Vaping became popular in the U.S. around 2010, which means today’s parents of middle and high school students do not have first-hand experience with that habit from when they attended school.

Some parents do not know how to approach the subject, which is why Sonya Davidson, a Tahlequah Public Schools preventionist who also works for Tahlequah’s BEST (Bringing Everyone's Strengths Together), is providing tools to help area families.

She is planning to host an informational meeting on Oct. 26 at 5 p.m. at the Tahlequah Middle School library. The community is welcome to attend. She will provide information on prevention and how to look for signs that children may be vaping.

Davidson and her co-worker at Tahlequah BEST coalition, Desiree Bloomer, are trained in the Coordinated Approach to Child Healthcare (CATCH) curriculum.

“We’re going to implement that in the middle school and high school, and they have curriculums for elementary in fifth grade,” said Davidson.

She said vaping is very difficult to address because it is not stigmatized in the same way smoking cigarettes is right now.

“I don't think kids see the danger in it. They just think it’s harmless vapor, and it’s not,” she said. “Before they know it, they’re addicted to nicotine, and then we have that issue to deal with.”

She said they are seeing kids vaping earlier every year. Most kids are most susceptible to being introduced to vaping in middle school, from sixth to eighth grade.

Parents need to be on the lookout for changes in their children’s behavior.

“If they are finding excuses to get away to be by themselves, or if they have a cough that you hadn’t noticed before and they aren’t ill, that could be an indicator,” she said.

Tahlequah High School and Tahlequah Middle school have vaping detectors in their bathrooms to help prevent students from partaking on campus.

Davidson said it is also important for parents to check in with their children often.

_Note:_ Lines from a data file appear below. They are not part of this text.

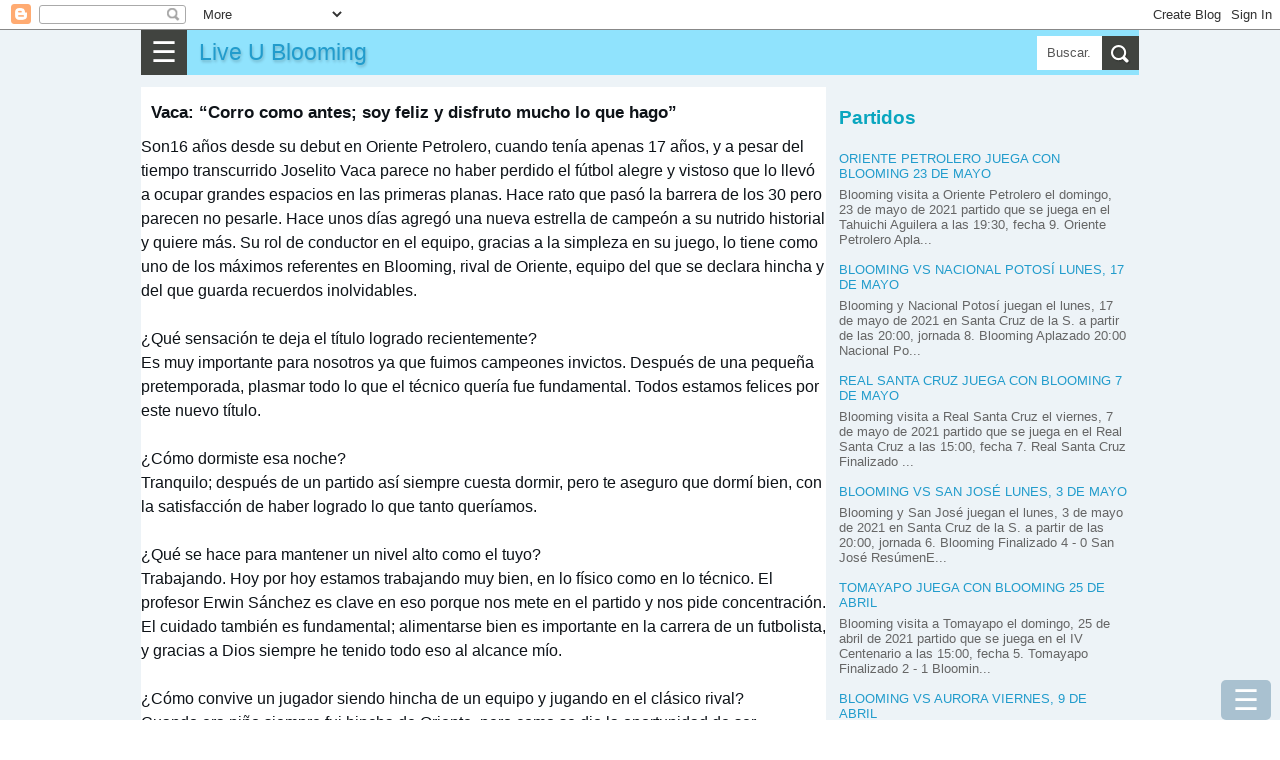

--- FILE ---
content_type: text/html; charset=utf-8
request_url: https://www.google.com/recaptcha/api2/aframe
body_size: 257
content:
<!DOCTYPE HTML><html><head><meta http-equiv="content-type" content="text/html; charset=UTF-8"></head><body><script nonce="lh0wa2dqV0rzo_czKgVrRQ">/** Anti-fraud and anti-abuse applications only. See google.com/recaptcha */ try{var clients={'sodar':'https://pagead2.googlesyndication.com/pagead/sodar?'};window.addEventListener("message",function(a){try{if(a.source===window.parent){var b=JSON.parse(a.data);var c=clients[b['id']];if(c){var d=document.createElement('img');d.src=c+b['params']+'&rc='+(localStorage.getItem("rc::a")?sessionStorage.getItem("rc::b"):"");window.document.body.appendChild(d);sessionStorage.setItem("rc::e",parseInt(sessionStorage.getItem("rc::e")||0)+1);localStorage.setItem("rc::h",'1769422527963');}}}catch(b){}});window.parent.postMessage("_grecaptcha_ready", "*");}catch(b){}</script></body></html>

“Make sure they know who they are hanging out with, what they are doing, and who’s going to be there,” she said.

Also be on the lookout for vaping devices, which companies cleverly disguise as regular household objects.

“A lot of vaping devices can look like regular devices. They can look like USBs. They can look like pens. They can look like smartwatches. It’s insane the marketing they’ve employed to make it happen without anyone knowing they’re doing it,” said Davidson.

Because of the pandemic, the schools used to host a number of activities, including their annual Kick Butts Day, during which kids would visit parks and clean up cigarette butts.

“We do an environmental scan around the parks to see if there is cigarette litter,” she said.

They plan to hold "Through With Chew Week" in November, and they will touch on smokeless tobacco, she said. They will also support the Great American Smokeout, a nationwide initiative where smokers around the country put down their cigarettes for a day.

For those who are trying to quit, she recommends to just keep trying.

“It’s not easy to quit. There are resources out there. You can use the 1800-QUIT-NOW line, which is easy. You can do it from your home. They provide nicotine replacement therapy if you see fit, if your provider approves of it. If you are looking to quit, look out for one of those resources,” said Davidson.